1) Gather all text nodes directly

2) Eliminate all text nodes that only contain white space

3) Add context. Since text nodes are DOM nodes you can get information about the containing element directly from the node itself.

Hands down walking the DOM will be programmatically faster to write and execute than anything else you can write in any language.

Here is some tiny code that does just that: https://github.com/prettydiff/semanticText

nsonha · on Oct 27, 2020

Do demonstrate, those are pretty basic operations and all scripting languages work with those equally well. I dont see the benefit of a typed language here. Most parsing to me has been a bunch of xpaths then (named) regex on the result text nodes. Never needed any thing more than those 2.

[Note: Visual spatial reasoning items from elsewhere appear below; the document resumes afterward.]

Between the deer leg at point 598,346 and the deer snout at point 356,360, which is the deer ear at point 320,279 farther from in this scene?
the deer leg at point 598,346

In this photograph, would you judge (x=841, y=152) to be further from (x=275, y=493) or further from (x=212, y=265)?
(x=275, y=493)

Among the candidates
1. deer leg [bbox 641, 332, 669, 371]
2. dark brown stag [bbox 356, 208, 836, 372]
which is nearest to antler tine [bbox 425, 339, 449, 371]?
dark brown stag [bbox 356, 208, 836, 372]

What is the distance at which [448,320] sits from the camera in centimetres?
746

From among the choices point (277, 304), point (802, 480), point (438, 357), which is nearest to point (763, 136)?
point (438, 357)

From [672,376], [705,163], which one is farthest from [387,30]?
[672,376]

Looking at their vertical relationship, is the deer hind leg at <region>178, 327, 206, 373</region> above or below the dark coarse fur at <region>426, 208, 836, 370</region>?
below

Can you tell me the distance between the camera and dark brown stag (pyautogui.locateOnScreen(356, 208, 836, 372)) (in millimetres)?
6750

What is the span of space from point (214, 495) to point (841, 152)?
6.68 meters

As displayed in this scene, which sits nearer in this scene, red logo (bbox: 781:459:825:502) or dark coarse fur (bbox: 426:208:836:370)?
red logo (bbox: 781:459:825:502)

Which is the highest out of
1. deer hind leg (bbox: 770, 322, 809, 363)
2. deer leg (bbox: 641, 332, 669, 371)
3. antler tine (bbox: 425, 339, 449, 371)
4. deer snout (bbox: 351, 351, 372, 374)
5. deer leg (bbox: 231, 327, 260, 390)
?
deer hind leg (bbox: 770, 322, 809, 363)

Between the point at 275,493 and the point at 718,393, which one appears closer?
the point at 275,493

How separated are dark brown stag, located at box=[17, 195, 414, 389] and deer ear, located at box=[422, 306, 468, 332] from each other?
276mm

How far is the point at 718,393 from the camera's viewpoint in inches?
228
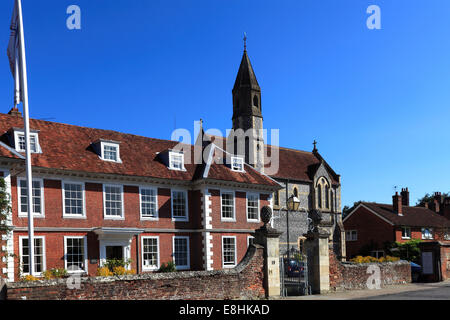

bdcravens · on Oct 27, 2020

I agree (Ruby + Selenium is a great combination), but for situations where I was forced to use Puppeteer, switching to the context of the browser and executing native Javascript is quite easy, since you can write the code first in the browser console.

moneywoes · on Oct 26, 2020

Where would you get started with Python web scraping

karanbhangui · on Oct 26, 2020

https://www.crummy.com/software/BeautifulSoup/

https://github.com/encode/httpx

danpalmer · on Oct 27, 2020

I would recommend lxml over Beautiful Soup, it's got a much bigger API, which means more options for parsing awkward bits, it copes with badly formatted markup well, and it's considerably faster.